- _Document_:
--- Start ---
Looking awesome John.

On all the other forums i go on everyone said you was robbed and should be top 5.

Good luck next year mate.

Go get em !!


----------



## celtic72 (Sep 1, 2009)

feckin hell john 41 yrs of age and lookin like that (outstanding)

i take it they dont take age into considiration when competing against youngers lol,hope you have not takin offence on the age comment grandad


----------



## pea head (May 28, 2008)

Well done john...as always mate...impressive !!!


----------



## LittleChris (Jan 17, 2009)

Whats the plan of attack then?

Still going to be Mr Condition in the offseason as well?

Incredible pictures and thanks for the write up in the journal as well :thumbup1:


----------



## chem1436114520 (Oct 10, 2006)

well done john , keep the pressure on them yanks bro


----------



## stow (Jun 5, 2007)

:thumb: yeh well done Grandad


----------



## Khaos1436114653 (Aug 28, 2009)

looking great, i wouldn't complain if i came 10th but you DID deserve higher. peace


----------



## Van (May 22, 2009)

Well done man, look insane. I'm sure next year will be a different story!


----------



## pflx (Jul 11, 2008)

awsome complete package


----------



## John Hodgson (Jan 17, 2007)

Thanks guys it's really great to hear such positive comments and to be called Grandad FFS!!:laugh:

Mr Llewellin I am ahead of you dear sir but a good friend will always tell it as it is and yes your spot on more back width and thickness is the main objective and a bit here and there as well.

I haven't truely put my foot to the floor training flat out and I have been fairly conservative with my eating, despite Paul telling me to eat more. All I will say is the beast is back deep within me and I am so looking forward to the next few years ahead.....age is nothing not when your this good looking LMAO!!!

Your support has been tremendous thank you all so much. Next year be ready I ain't going to be taking it easy or mess about but the important thing is I do it with balance in my life thats my main aim!!


----------



## Rob68 (Sep 16, 2008)

did the mr o experience live up to all you expected john?....


----------



## solidcecil (Mar 8, 2012)

top 5 next year!

good luck mate


----------



## John Hodgson (Jan 17, 2007)
--- End ---
- _What to do_:
a - Render this sentence from the forum thread in Spanish: "I'm sure next year will be a different story!"
b - Extend the forum thread past its final line.
The listing has no connection to the forum thread.

- _Information provided_:
--- Start ---
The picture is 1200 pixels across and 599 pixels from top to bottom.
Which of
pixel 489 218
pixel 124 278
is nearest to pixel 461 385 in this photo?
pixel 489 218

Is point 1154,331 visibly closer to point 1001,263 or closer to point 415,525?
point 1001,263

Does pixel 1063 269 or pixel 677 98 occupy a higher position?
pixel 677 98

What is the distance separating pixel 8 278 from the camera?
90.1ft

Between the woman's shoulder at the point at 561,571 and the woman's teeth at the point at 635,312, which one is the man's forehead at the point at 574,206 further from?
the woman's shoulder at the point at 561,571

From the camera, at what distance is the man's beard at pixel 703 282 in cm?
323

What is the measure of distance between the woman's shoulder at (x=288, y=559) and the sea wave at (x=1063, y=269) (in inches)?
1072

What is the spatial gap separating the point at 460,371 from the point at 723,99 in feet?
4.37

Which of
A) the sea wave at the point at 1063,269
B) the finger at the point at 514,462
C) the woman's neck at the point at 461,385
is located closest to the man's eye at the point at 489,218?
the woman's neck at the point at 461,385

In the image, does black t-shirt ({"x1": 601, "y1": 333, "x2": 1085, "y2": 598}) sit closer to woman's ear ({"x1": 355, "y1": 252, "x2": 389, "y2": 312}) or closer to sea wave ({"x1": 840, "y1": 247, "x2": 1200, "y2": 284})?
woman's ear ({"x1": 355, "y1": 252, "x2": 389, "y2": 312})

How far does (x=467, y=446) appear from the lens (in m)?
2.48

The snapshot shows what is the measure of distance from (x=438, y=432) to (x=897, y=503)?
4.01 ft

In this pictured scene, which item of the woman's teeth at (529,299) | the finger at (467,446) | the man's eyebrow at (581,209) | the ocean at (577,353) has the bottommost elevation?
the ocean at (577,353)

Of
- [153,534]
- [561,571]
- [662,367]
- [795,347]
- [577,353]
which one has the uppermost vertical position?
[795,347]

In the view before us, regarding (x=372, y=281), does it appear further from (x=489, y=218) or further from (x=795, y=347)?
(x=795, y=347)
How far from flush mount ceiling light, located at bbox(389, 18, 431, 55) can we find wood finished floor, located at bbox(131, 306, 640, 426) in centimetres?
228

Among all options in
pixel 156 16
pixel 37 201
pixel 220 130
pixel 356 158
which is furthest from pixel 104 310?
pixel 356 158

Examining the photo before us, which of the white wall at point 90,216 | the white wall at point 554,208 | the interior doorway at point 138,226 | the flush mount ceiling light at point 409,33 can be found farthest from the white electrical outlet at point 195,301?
--- End ---
--- Start ---
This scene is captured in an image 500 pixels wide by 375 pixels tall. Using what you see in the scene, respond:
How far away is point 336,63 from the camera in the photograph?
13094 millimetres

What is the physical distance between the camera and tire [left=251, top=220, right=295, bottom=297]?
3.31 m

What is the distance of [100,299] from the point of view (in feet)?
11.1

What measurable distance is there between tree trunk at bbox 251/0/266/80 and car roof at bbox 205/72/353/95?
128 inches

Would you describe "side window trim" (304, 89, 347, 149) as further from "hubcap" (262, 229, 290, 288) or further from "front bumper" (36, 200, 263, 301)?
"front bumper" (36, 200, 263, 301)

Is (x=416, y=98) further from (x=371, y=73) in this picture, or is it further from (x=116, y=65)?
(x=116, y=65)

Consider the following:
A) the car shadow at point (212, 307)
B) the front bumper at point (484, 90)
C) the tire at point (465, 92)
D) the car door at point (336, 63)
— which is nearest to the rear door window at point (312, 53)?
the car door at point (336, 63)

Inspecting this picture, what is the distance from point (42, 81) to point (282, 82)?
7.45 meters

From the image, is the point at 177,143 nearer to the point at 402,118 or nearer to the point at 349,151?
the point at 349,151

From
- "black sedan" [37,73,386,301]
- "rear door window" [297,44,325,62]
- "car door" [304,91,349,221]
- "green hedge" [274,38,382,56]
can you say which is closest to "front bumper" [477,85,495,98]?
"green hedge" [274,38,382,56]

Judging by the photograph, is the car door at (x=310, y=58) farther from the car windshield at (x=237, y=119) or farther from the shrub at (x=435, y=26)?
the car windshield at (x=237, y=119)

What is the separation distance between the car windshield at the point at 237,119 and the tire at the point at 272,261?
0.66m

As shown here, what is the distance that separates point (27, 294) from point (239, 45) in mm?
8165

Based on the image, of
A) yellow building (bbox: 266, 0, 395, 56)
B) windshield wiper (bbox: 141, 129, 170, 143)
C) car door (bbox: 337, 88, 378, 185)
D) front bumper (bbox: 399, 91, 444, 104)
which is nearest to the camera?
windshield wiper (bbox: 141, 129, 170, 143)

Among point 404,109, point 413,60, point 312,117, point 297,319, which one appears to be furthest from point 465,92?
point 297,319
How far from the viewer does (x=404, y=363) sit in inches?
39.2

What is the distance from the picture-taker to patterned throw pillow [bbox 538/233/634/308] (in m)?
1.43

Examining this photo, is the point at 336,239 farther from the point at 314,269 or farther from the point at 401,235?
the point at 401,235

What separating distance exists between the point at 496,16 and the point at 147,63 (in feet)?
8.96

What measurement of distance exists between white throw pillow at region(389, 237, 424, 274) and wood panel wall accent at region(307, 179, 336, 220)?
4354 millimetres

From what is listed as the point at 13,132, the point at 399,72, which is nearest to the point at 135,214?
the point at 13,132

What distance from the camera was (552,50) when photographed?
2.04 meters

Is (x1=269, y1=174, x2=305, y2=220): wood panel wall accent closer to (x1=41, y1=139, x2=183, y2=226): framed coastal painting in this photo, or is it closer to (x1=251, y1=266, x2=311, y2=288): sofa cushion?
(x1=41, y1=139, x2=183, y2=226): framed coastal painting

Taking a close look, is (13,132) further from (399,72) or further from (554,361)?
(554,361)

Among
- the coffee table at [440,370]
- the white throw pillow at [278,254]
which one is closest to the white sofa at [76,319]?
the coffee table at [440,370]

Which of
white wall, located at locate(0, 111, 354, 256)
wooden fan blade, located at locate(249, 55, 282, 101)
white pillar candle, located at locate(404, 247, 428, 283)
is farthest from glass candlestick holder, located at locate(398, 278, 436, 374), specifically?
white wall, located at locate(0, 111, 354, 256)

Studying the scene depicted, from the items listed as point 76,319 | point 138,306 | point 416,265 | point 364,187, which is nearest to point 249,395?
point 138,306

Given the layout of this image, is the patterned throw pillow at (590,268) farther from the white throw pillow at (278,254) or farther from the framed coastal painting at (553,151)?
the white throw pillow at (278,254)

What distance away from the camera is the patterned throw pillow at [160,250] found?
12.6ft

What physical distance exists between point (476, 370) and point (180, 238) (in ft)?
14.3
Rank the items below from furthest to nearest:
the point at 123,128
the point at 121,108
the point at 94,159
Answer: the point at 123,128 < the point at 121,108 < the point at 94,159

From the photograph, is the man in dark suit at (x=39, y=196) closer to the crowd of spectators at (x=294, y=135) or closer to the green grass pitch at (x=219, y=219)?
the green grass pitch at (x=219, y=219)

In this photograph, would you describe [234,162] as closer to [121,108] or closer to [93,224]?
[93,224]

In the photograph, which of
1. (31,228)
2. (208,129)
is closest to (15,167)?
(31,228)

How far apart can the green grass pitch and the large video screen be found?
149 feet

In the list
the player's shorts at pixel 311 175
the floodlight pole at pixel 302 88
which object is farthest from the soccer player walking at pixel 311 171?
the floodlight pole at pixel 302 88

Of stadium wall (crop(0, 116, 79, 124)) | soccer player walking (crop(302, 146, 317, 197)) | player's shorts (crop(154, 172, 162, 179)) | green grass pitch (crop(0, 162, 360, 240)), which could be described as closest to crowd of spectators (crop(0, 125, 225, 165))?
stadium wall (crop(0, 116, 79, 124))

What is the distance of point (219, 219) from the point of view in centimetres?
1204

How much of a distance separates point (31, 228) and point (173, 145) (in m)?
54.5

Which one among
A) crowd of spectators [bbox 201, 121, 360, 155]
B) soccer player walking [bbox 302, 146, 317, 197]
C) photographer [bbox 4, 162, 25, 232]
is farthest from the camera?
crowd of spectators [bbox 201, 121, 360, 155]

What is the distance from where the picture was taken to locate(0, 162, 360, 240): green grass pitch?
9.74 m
--- End ---
--- Start ---
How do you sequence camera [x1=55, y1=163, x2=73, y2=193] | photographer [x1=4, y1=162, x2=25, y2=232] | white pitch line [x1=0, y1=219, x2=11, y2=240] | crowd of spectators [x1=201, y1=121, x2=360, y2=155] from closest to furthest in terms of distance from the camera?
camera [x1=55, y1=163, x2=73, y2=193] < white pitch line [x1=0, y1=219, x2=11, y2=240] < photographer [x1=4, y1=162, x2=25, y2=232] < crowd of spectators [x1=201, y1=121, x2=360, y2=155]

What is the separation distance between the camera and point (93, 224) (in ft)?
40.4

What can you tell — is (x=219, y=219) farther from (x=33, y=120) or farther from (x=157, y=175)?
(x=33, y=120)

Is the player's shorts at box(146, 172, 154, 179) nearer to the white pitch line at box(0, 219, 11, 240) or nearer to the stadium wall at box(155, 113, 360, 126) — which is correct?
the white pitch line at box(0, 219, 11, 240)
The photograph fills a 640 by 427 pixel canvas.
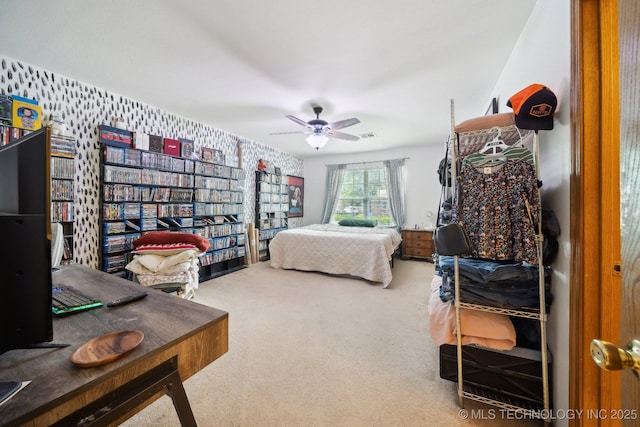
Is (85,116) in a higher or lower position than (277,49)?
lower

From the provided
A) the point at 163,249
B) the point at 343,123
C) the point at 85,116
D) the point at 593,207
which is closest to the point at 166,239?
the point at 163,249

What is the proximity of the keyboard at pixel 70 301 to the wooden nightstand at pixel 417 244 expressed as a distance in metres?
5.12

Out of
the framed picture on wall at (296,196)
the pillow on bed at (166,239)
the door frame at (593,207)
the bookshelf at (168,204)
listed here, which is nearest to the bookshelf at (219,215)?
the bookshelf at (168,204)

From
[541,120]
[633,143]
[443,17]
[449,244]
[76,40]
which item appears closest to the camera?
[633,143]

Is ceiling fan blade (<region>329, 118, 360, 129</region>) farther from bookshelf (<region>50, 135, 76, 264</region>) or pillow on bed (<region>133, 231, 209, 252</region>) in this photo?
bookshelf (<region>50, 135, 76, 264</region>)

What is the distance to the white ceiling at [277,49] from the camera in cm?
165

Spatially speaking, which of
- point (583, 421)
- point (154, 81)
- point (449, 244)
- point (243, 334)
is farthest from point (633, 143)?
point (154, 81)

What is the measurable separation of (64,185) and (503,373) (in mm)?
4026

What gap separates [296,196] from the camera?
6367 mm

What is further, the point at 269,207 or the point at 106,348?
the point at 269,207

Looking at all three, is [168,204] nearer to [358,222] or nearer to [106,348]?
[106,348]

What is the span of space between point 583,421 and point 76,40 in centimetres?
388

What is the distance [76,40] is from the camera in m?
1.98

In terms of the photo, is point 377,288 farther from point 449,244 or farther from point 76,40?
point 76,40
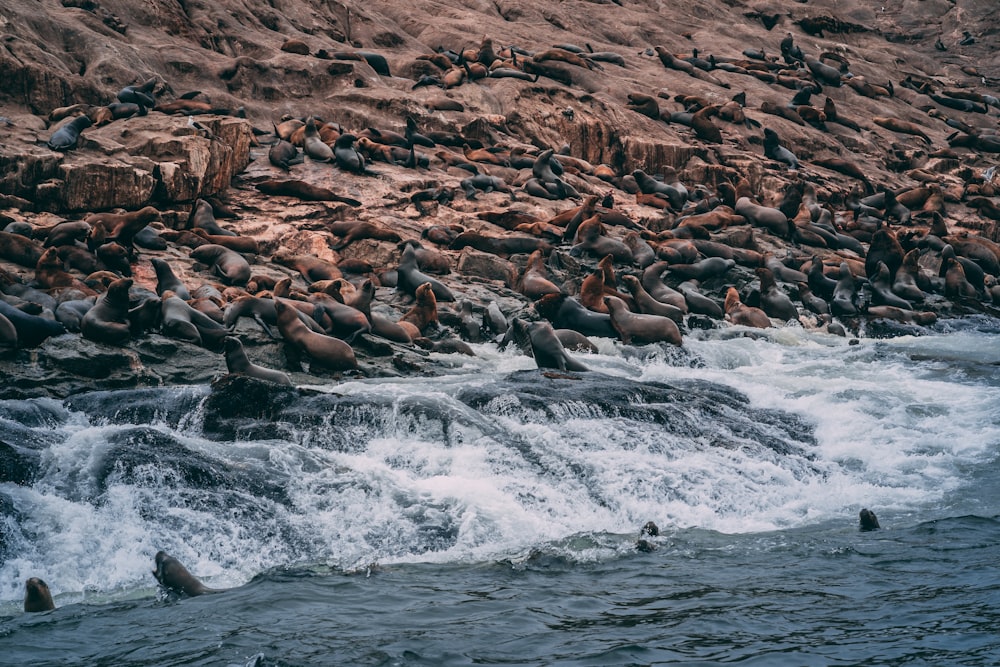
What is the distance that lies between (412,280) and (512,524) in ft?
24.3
--- End ---
- _Final results_:
a - ¡Estoy seguro de que el próximo año será una historia diferente!

b -
It was great especially to step on the main stage even for that brief moment, not amny will ever say they have done that!! Everyone I have spoken to out there and since being back the concensous has been that the 202 class should be given a Mr Olympia title and be part of the main stage. Also that the prize money should be boosted dramatically as lets be fair we all train as hard as the rest.

I feel the line up this year may have opened the door for the above to happen I truely hope so.

Top 5 at the very least but No.1 is my main aim and I'm serious about that. Its down to me for it to stand a chance of happening but I'm fired up and only time will tell.


----------



## 3752 (Jan 7, 2005)

John you are a true inspiration to all bodybuilders in the UK this i can say without doubt....as James said it is no mean feat to place top 10 in the world in the 202lb Mr O and to say you achieved this spot whilst not concentrating 100% on training for the last 18months......(your words not mine  ) i have to agree with Paul though you stay way to close to show condition in the off season so get yourself out and eat northern bloke.....all the best mate


----------



## bkoz (Apr 29, 2008)

I'm not gonna sugar coat,I watched the 202 class and if you work on thickness and a little bit more arm size'And get you lats flairing out you,ll be no doubt a hard bsatard to beat,You've got no probs in legs and as all ways conditiong spot on.Gongrates on tpp 10 in the world that in itself is a massive acheivment.....all the best next year....


----------



## lockstock (May 12, 2006)

Hi John,

If i miraculously won my pro card from a box of cornflakes and i was against you in the 202 'O', i would have you last and me first! :whistling: 

Ha, you know me mate. Well done and im sure you will place higher next year with a full years worth of REAL training!... Should be interesting... You could be against little llewellin!? Fight, fight,fight!!!!


----------



## steveg (Nov 24, 2006)

You looked great up there John mate. Its great to see you so fired up for next year. i have no doubt that this will spur you on to better things next year. Keep the faith and the results will come!!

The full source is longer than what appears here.